Financial capability, health and disability
© Allmark and Machaczek; licensee BioMed Central. 2015
Received: 13 October 2014
Accepted: 26 February 2015
Published: 14 March 2015
It has been suggested that improving people’s ability to deal with their finances, their financial capability, will directly improve their wellbeing and indirectly their health. To this end, financial capability initiatives have been funded by statutory and charitable health bodies, sometimes as part of a practice termed ‘social prescribing’.
This paper examines financial capability from the perspective of the Capability Approach to welfare and justice. It argues that the Approach shows current conceptions of financial capability to be flawed in that they focus on it as a personal quality in isolation from the socioeconomic environment. Using the Capability Approach as applied to disability the paper argues that financial capability is best viewed as a ‘conversion factor’ rather than a capability, that is, something necessary to convert resources, particularly money, into something of value to an individual, such as an adequate pension. Often, those judged as lacking financial capability are poor and this fact is at the heart of their inability to, say, plan a pension; by contrast, those who are not poor may find it relatively easy to do so and thus be deemed financially capable. Hence there are two distinct types of financial capability: i) in poverty and ii) not in poverty. To be able to plan a pension or make ends meet in poverty requires distinct and perhaps rare skills in an individual. However, some environmental or social changes may help individuals to improve their financial capability without calling on them to develop extraordinary abilities. Given the potential of such work to improve people’s health, making such changes can reasonably be described as Public Health work. The article concludes with a defence of this use of the Capability Approach against possible criticism.
The Capability Approach enables analysis of financial capability that is theoretically important to and has practical implications for Public Health.

☆ ☆ ☆ ☆ ☆

Pick up the abstract on financial capability and health after its last sentence and continue it.

*RECORDED DATA:*
☆ ☆ ☆ ☆ ☆

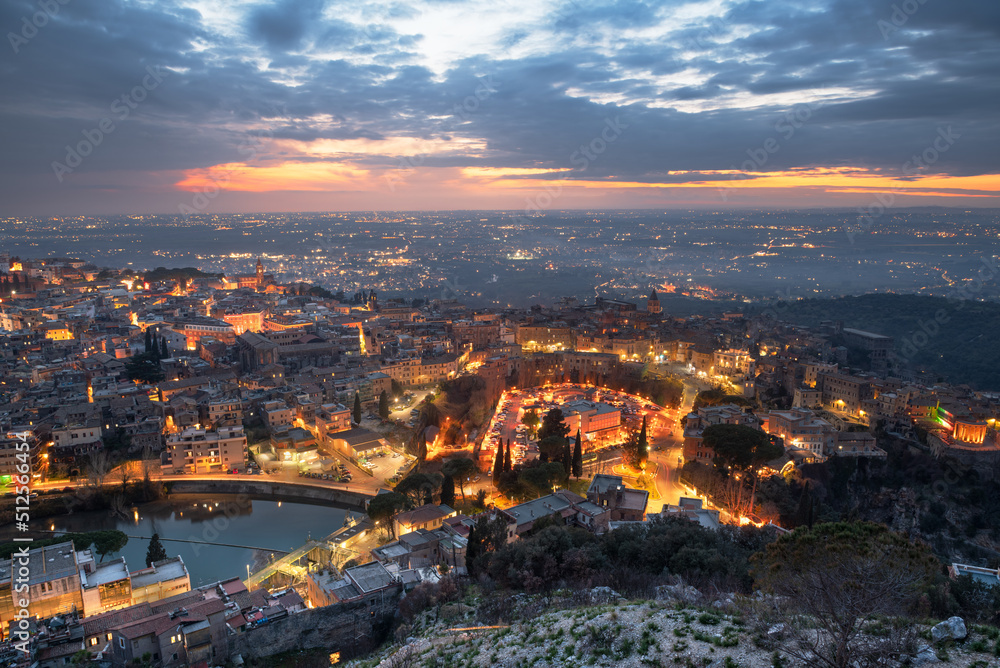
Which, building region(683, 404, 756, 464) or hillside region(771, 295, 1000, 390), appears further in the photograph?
hillside region(771, 295, 1000, 390)

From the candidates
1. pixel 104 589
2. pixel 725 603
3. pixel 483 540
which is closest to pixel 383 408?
pixel 483 540

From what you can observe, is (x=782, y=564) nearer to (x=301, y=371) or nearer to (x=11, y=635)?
(x=11, y=635)

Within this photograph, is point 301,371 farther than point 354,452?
Yes

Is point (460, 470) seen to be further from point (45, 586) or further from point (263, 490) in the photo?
point (45, 586)

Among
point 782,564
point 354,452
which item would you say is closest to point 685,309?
point 354,452

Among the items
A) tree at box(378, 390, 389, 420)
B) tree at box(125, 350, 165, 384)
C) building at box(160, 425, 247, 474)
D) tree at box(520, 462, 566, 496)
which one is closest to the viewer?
tree at box(520, 462, 566, 496)

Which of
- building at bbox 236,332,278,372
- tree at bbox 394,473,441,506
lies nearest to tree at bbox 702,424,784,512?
tree at bbox 394,473,441,506

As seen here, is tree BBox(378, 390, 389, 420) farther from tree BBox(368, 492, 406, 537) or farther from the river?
tree BBox(368, 492, 406, 537)
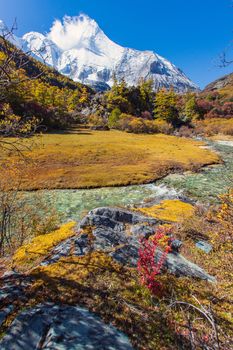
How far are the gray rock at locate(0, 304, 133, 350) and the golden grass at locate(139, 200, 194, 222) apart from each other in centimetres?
1166

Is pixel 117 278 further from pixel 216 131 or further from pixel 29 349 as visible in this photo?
pixel 216 131

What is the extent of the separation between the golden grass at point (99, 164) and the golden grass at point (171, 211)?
40.1 ft

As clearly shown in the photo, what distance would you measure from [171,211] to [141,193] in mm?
9959

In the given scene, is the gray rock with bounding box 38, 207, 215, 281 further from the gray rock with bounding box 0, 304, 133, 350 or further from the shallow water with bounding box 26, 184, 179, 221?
the shallow water with bounding box 26, 184, 179, 221

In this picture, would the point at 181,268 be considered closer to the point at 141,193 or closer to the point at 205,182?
the point at 141,193

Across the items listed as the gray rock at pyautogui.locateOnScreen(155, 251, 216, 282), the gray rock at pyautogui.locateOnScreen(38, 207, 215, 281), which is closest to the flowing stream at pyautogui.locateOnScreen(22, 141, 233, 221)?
the gray rock at pyautogui.locateOnScreen(38, 207, 215, 281)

☆ ☆ ☆ ☆ ☆

*RESULT:*
KeywordsFinancial Capability Approach Sen Nussbaum Disability Inequality Wellbeing Social Prescribing
Approximately, financial capability is people’s ability to deal with their finances by such things as planning their pension and making ends meet. A shortfall in people’s financial capability has been identified as partially to blame for bad financial planning, such as a lack of personal pension provision . Raising the national level of financial capability, particularly amongst the poorest in the population, has become a target of a number of Western Governments. In the UK, for example, State and Third-Sector bodies have been charged with the task of improving financial capability through, for example, financial education in schools [2-4]. One potential benefit of this would be improvement in wellbeing, particularly psychological; a review of data from the British Household Panel Survey from 1991–2006 found a strong association between financial capability and psychological wellbeing . They conclude that these findings are ‘consistent with the hypothesis that changes in financial capability lead to changes in psychological wellbeing’ (; p.5). There is also evidence that related features of financial capability, such as avoidance of debt, have health benefits [6,7]. The mechanism for such benefits is not straightforward; the Joseph Rowntree Foundation recently published a review of 272 papers setting out theories examining how income affects health. Amongst these were empirical studies showing how the stress of managing low income can lead to biochemical changes that cause ill health (: especially pp. 35–38). Insofar as financial capability work reduces such stress, an inverse effect might be expected.
Because of such considerations, financial capability initiatives have been viewed as potential public health initiatives and perhaps worth funding as such through, for example, the National Health Service . This has sometimes been done as part of a practice termed ‘social prescribing’. If successful, initiatives to enhance financial capability would have the side-benefit of reducing health inequality between rich and poor as well as improving the health of those targeted. Up to now, these interventions have primarily been education and the evidence for the effectiveness of financial capability training is weak , a point we return to later.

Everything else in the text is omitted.